> [THINGS TO DO]
1. In the piece on building a strength and conditioning program, why does Reggiardo advise starting with only a few exercises? Answer in one to three sentences.
2. Carry on the piece about building a strength and conditioning program, picking up after its final sentence.

> [PASSAGE PROVIDED]
-------

Apr 5, 2018
Five Phases

Whether a first-year coach or a veteran, the strength and conditioning program that you put together will look a little bit different year after year as your teams and athletes change. But that doesn’t mean you have to start completely from scratch every time. In a blog for BridgeAthletic, Performance Specialist Juan Pablo Reggiardo, NSCA-CSCS, NASM-PES & CES, describes five key phases for coaches to follow when creating their program.

Before beginning the phases, however, Reggiardo explains that a coach must take a look at a few specific factors. These factors include the number of athletes you will be training at one time, their training age and experience, the available space/equipment for each session, injuries that the athletes might have, and the practice and competition schedule for the season.

Once you have taken these elements into consideration, Reggiardo warns against starting off too complicated. Coaches have a lot that they want to teach to and build within their athletes, but they only have a short amount of time to do it. However, Reggiardo recommends choosing a few movements that are the most common or necessary for your athletes to master and working on them until your team is comfortable.

“The less exercises you start with, the more time you have to teach the proper technique,” writes Reggiardo, who has trained athletes from the middle school level to Olympic hopefuls. “Do not rush this! Remember that, depending on your situation, you will hopefully be training these athletes for a few years. If you teach it right the first time, then you won’t have to teach it again later on.”

-------

> [Saved entries]

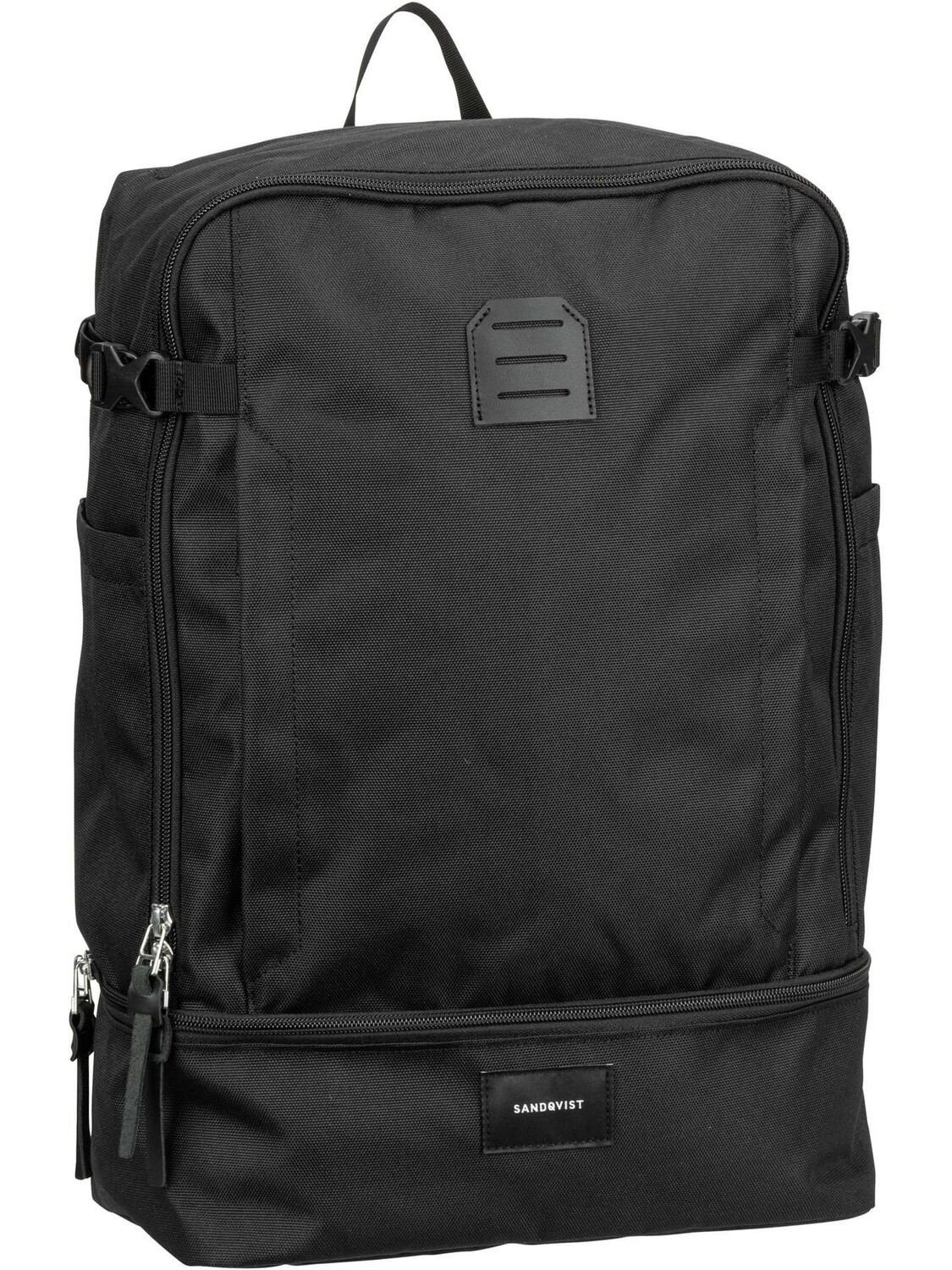 Рюкзак SANDQVIST/Backpack Alde Backpack, черный
Рюкзак SANDQVIST/Backpack Alde Backpack, черный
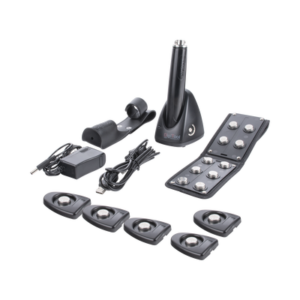 Kit de Control de Rondas para Vigilantes.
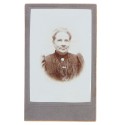 Carte de Visite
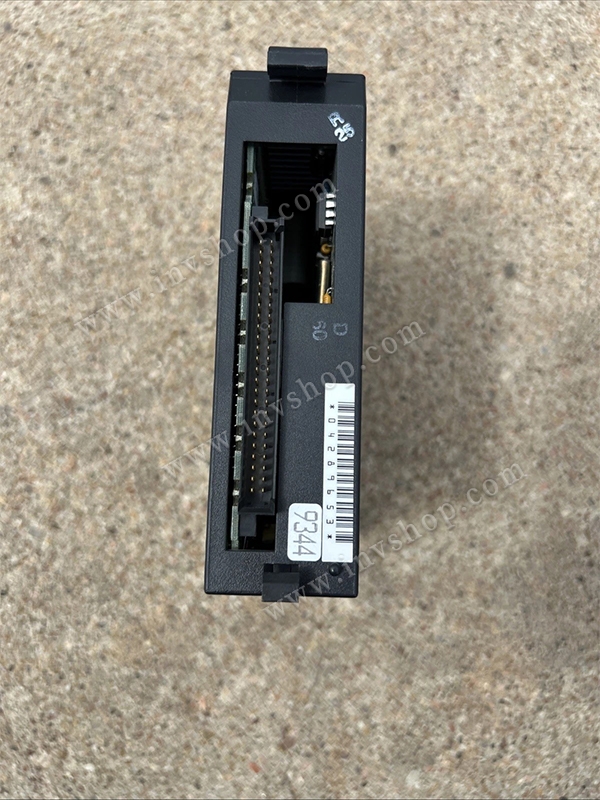 FANUC IC693CPU331L industrial plc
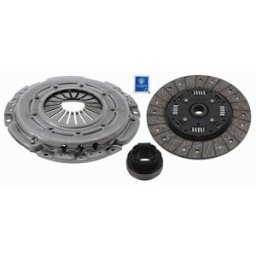 Kit De Embrague Sachs 3000 539 002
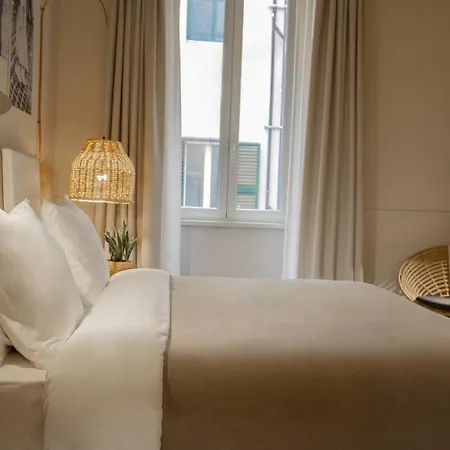 Select Via Veneto Hotel 4*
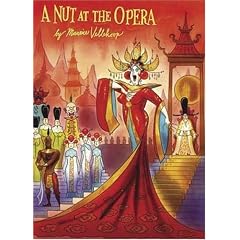 A Nut at the Opera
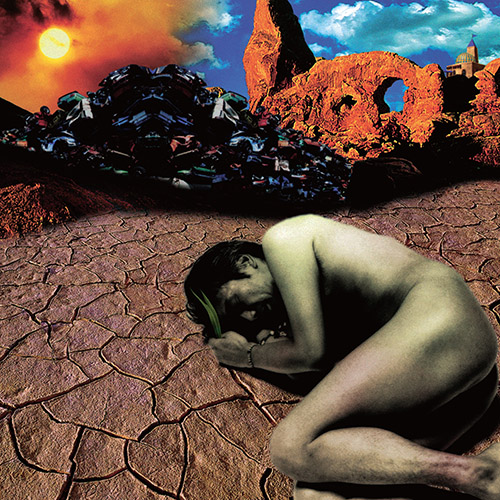 Koji Tamaki – Junk Land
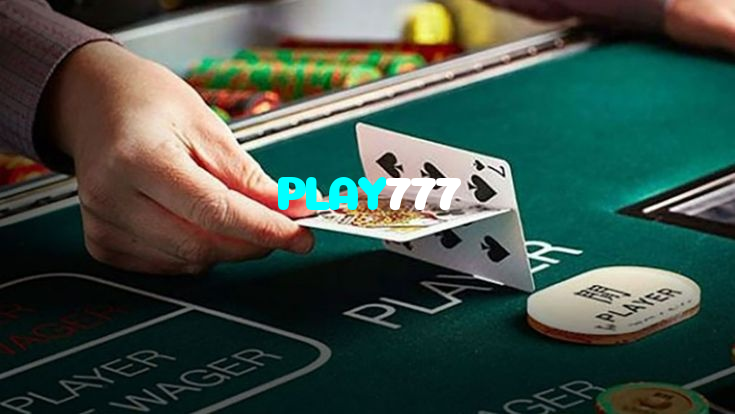 PLAY777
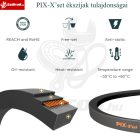 A13x3200 Li - PIX X'set - ékszíj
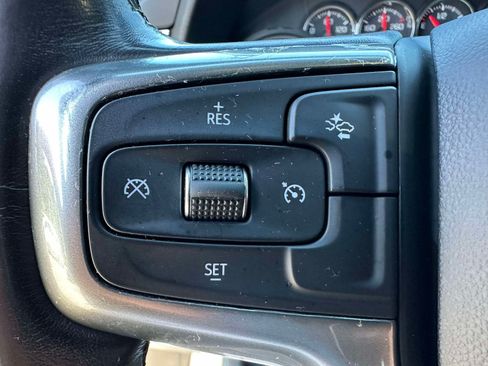 Used 2021 Chevrolet Tahoe LT AWD/4WD image 15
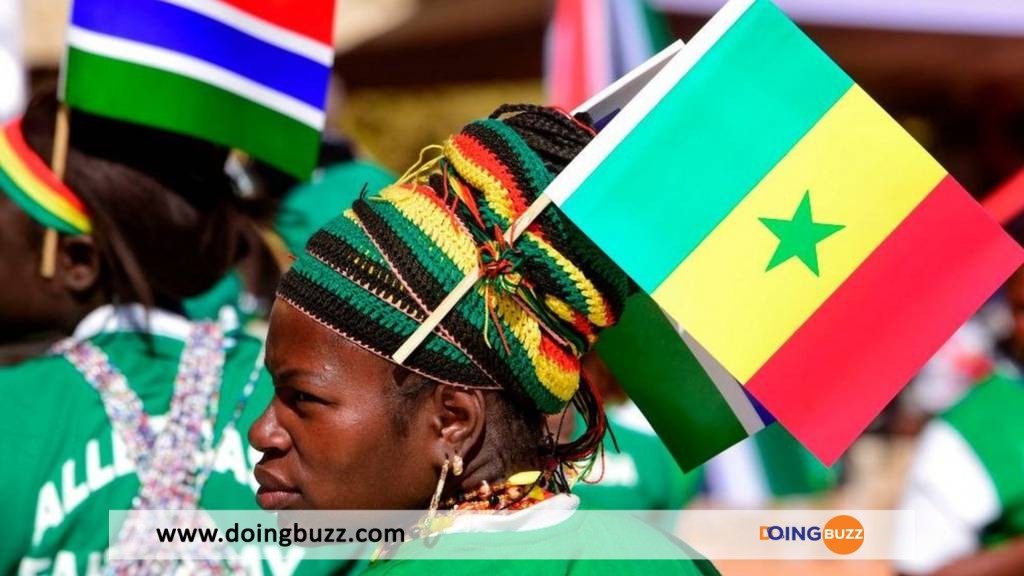 Sénégal : La Date De L'Élection Présidentielle Fixée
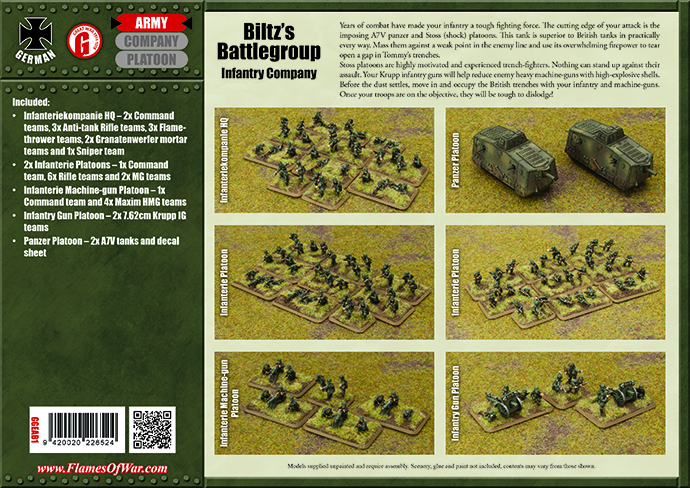 Biltz's Battlegroup (GGEAB1)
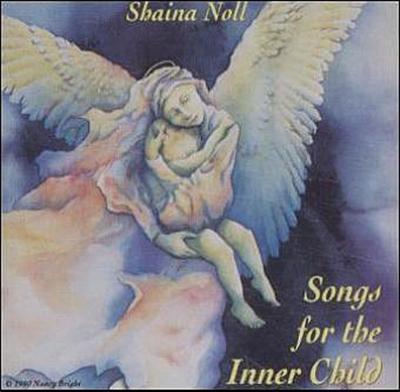 Songs for the Inner Child, 1 Audio-CD, 1 Audio-CD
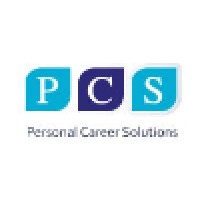 Personal Career Solutions Logo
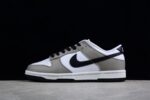 Nike Dunk Low Light Smoke Grey - Image 5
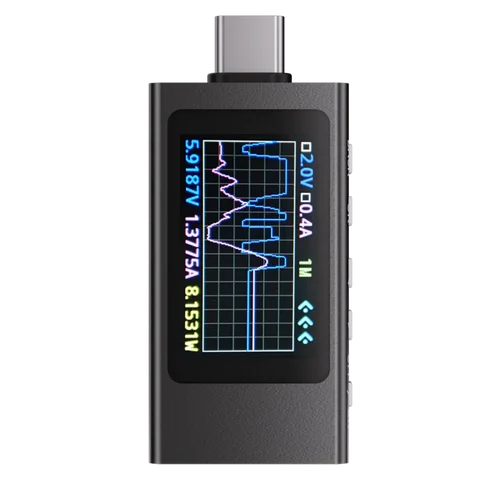 diymore KWS-X1 Измеритель напряжения и тока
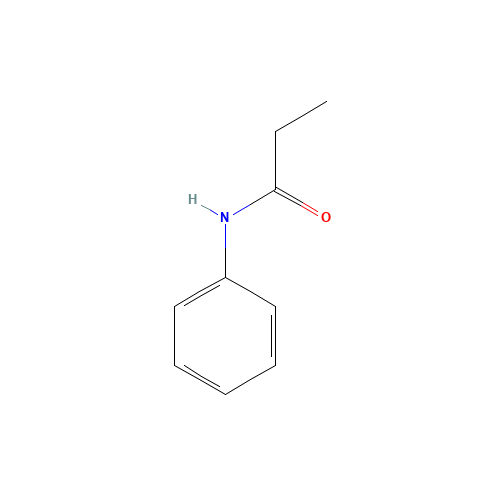 PROPIONANILIDE (CAS: 620-71-3) - Related Chemical Product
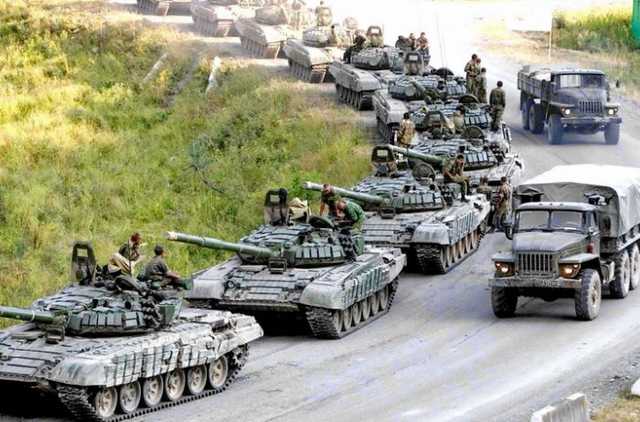 Через Харьков на Екатеринослав: направление главного удара Путина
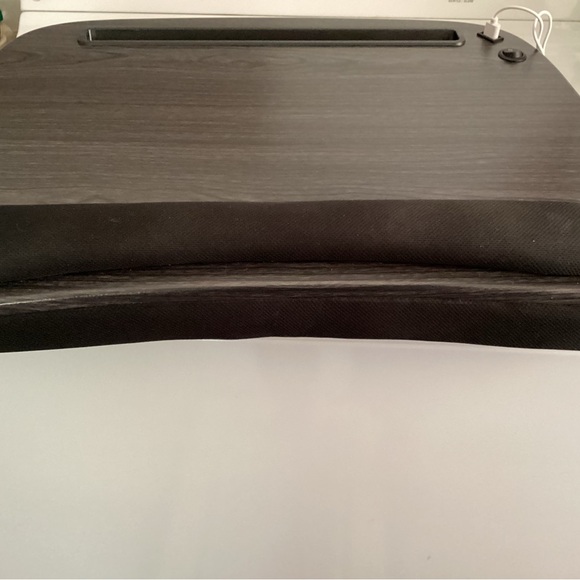 Laptop Computer, Table MULTI Task Desk - Picture 2 of 10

-------

> [ANSWER LIST]
1. Starting with fewer exercises leaves more time to teach proper technique. Because coaches will hopefully train the same athletes for a few years, teaching a movement correctly the first time means it won't need to be taught again later.

2.
The next step is putting together your strength and conditioning plan. While every plan is going to look a little different, Reggiardo’s five phases can be used as a starting point. The first phase is the Hypertrophy/General Preparation phase and occurs during the off-season. The goal of this phase, according to Reggiardo, is to teach the movements that you deemed to be important for your lifting program such as the squat, front squat, deadlift, and bench press. This is also the time to evaluate injuries and allow athletes to recover from the previous season.

“Work in this phase is very general in nature and geared towards reconditioning the body, increasing lean body mass, and increasing short-term endurance,” writes Reggiardo. “Reps in this phase are generally higher, in the 8-15 range, for 2-4 sets, with the weight being lighter…this first phase can last as little as 2 weeks or as long as six week. As a generally rule, most phases will last 3-4 weeks.”

The second phase is called the Basic Strength phase. Athletes should be engaging in about 3-5 sets of 5 reps. Reggiardo explains that this phase is used for building up the strength of your athletes so they are ready for future power/high intensity exercises. Phase three is called the Strength-Power phase.

“In this phase, the athlete trains using 3-5 sets of 2-3 reps in the main lifts of their program,” writes Reggiardo. “In this phase, generally due to the increased strength the athlete has experienced but also the decreased fatigue because of the lower volume, the athlete can display greater power.”

Phase four is called the Peaking phase, and it occurs during the final weeks before a major competition. During this phase, athletes should be working at a high intensity, and should be engaging in 1-3 sets of 1-3 reps. However, Reggiardo also explains the importance of not wearing down the athletes during this phase. The final phase takes place after the season has ended, and should include 1-2 weeks of rest.

“After an initial week of complete rest, the athlete can begin some very light training with very low volume of work and very low intensities,” writes Reggiardo. “The goal here is to complete recovery from the season.”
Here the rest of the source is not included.